Longitudinal trajectories of pseudomonas (PA) in EPIC study

-	1734 children enrolled in the early pseudomonas infection control observational study (EPIC) observational study who were pseudomonas negative (PA-) 
-	Median followup time is 7.8 years ($Q1 - Q3:\ 6.3 - 8.3$) 
- One of the questions of interest was finding factors associated with progression of PA; A secondary outcome of interest: time to first pulmonary exacerbation in EPIC trial

```{r "pseudomonas", fig.align='center'}
knitr::include_graphics('figs_L1/L1-f1.png')
```

## 

### Example 5: Prospective randomized trial

STEPPED-CARE randomized trial. 

- A behavioral intervention was tested versus usual care in 286 patients with lung or head and neck cancer.  
- Population: low income patients in the Denver area across 5 hospitals
- Primary outcomes: anxiety, depression and coping skills scores
- Outcomes were measured at baseline, and at 6, 12 and 24 weeks

\vspace{5mm}

```{r fig.height=6, fig.width=6, message=FALSE, warning=FALSE, out.width="50%"}
step <- here::here("data", "step_care.csv") %>%
  read.csv() %>%
  mutate(randomize = case_when(randomize == 1 ~ "Intervention",
                               randomize == 0 ~ "Usual care")) 

plot_anx <- step %>%
  ggplot(aes(x = time, y = anxraw, group = record_id)) +
  geom_line(aes(color = randomize), alpha = 0.2) +
  geom_smooth(aes(group = randomize, color = randomize), method = "lm") +
  # facet_wrap(~randomize) +
  theme_classic() +
  theme(legend.position = "none") +
  ylab("Anxiety Score")

plot_dep <- step %>%
  ggplot(aes(x = time, y = depraw, group = record_id)) +
  geom_line(aes(color = randomize), alpha = 0.2) +
  geom_smooth(aes(group = randomize, color = randomize), method = "lm") +
  # facet_wrap(~randomize) +
  theme_classic() +
  theme(legend.position = "none") +
  ylab("Depression Score")

plot_cop <- step %>%
  ggplot(aes(x = time, y = cops, group = record_id)) +
  geom_line(aes(color = randomize), alpha = 0.2) +
  geom_smooth(aes(group = randomize, color = randomize), method = "lm") +
  # facet_wrap(~randomize) +
  theme_classic() +
  theme(legend.position = "none") +
  ylab("Copping Skill")

plot_fact <- step %>%
  ggplot(aes(x = time, y = factg, group = record_id)) +
  geom_line(aes(color = randomize), alpha = 0.2) +
  geom_smooth(aes(group = randomize, color = randomize), method = "lm") +
  # facet_wrap(~randomize) +
  theme_classic() +
  theme(legend.position = "none") +
  ylab("Quality of Life")

gridExtra::grid.arrange(plot_anx, plot_dep, 
                        plot_cop, plot_fact, 
                        nrow = 2)
```

##

### Example 5: Prospective randomized trial

```{r fig.height=6, fig.width=12, message=FALSE, warning=FALSE, out.width="100%"}
gridExtra::grid.arrange(plot_anx + facet_wrap(~randomize), 
                        plot_dep + facet_wrap(~randomize), 
                        plot_cop + facet_wrap(~randomize), 
                        plot_fact + facet_wrap(~randomize), 
                        nrow = 2)
```

##


### Example 6: Growth curve data 

- Graphs for height as a function of age for boys and girls aged 2 to 20 years
- May be constructed in R using growth data from the [CDC](http://www.cdc.gov/).
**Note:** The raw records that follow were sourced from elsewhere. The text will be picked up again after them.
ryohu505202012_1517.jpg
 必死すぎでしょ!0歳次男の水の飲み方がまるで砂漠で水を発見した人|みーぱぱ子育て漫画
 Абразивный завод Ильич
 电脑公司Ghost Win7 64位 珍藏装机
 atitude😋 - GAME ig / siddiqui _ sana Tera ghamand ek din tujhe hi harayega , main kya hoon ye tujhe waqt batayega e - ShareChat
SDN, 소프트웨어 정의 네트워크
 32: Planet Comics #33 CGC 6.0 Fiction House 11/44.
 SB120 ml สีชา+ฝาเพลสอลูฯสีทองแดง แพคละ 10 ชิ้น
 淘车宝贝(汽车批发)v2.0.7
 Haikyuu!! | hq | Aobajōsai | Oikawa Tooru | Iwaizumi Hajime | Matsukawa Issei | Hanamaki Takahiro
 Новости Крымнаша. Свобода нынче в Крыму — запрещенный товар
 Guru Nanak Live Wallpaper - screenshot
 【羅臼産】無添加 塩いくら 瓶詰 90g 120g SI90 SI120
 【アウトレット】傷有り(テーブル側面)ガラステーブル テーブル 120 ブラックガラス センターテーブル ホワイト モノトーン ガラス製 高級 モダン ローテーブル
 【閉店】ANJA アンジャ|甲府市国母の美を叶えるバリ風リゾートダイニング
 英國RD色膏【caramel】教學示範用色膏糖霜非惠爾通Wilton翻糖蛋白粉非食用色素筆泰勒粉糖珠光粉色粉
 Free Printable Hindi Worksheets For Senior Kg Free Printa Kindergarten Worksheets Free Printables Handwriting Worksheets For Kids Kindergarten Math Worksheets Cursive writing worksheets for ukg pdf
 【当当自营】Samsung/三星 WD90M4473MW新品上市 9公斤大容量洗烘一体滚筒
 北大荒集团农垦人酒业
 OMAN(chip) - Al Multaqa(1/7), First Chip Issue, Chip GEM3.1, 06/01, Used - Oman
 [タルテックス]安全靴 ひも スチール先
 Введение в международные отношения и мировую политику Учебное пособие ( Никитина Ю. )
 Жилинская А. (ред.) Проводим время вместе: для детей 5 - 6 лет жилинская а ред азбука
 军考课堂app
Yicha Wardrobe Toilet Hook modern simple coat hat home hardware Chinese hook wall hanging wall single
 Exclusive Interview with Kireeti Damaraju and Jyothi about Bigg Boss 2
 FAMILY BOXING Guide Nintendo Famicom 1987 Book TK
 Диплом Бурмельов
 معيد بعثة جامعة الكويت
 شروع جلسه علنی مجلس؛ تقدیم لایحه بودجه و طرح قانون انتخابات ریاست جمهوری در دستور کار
For more information, please see [growcharts](http://www.cdc.gov/growthcharts/). 
- These data show that girls approach their maximum height much more quickly than boys.  The y-axis scales were made the same for easier comparison between graphs. 
- Each curve is a percentile estimate as a function of age. We could create confidence bands for each percentile curve.  
- If the curves are estimated using a lot of data, the widths of the bands should be narrow.  Doctors look for dramatic changes between visits.
- The curves here may not be representative of all populations (e.g., differences due to race).   

##

### Example 6: Growth curve data 

```{r "growth", echo=FALSE, out.width='100%', fig.align='center'}
knitr::include_graphics('figs_L1/L1-f2.png')
```

**See course notes for more data examples**

# Formats of longitudinal data

- "Univariate" (long format) versus "multivariate" (wide) analysis
  
```{r "formats", echo=FALSE, out.width='60%', fig.align='center'}
knitr::include_graphics('figs_L1/Fig-L1-formats.png')
```

- See course notes for more information about type of variables and notation for variables, e.g. in longitudinal data versus "factorial" data.
- Factorial data refers to replicated data within each factor and treatment combination (think of design of experiments). For example, with two factors and replicates within each treatment combinations, each replicate needs to be denoted with an index so they outcome could be denoted as $Y_{ijk}$, where $i$ corresponds to factor, $j$ to the second factor and $k$ to the replicate
    

# Clustered/longitudinal analyses 

### Example 7, 8, & 9: Cluster data

**Example 7**:  After an exercise challenge performed on 20 subjects, 
resting heart rates are monitored at 5 minute intervals for one hour. 
How are data clustered?                       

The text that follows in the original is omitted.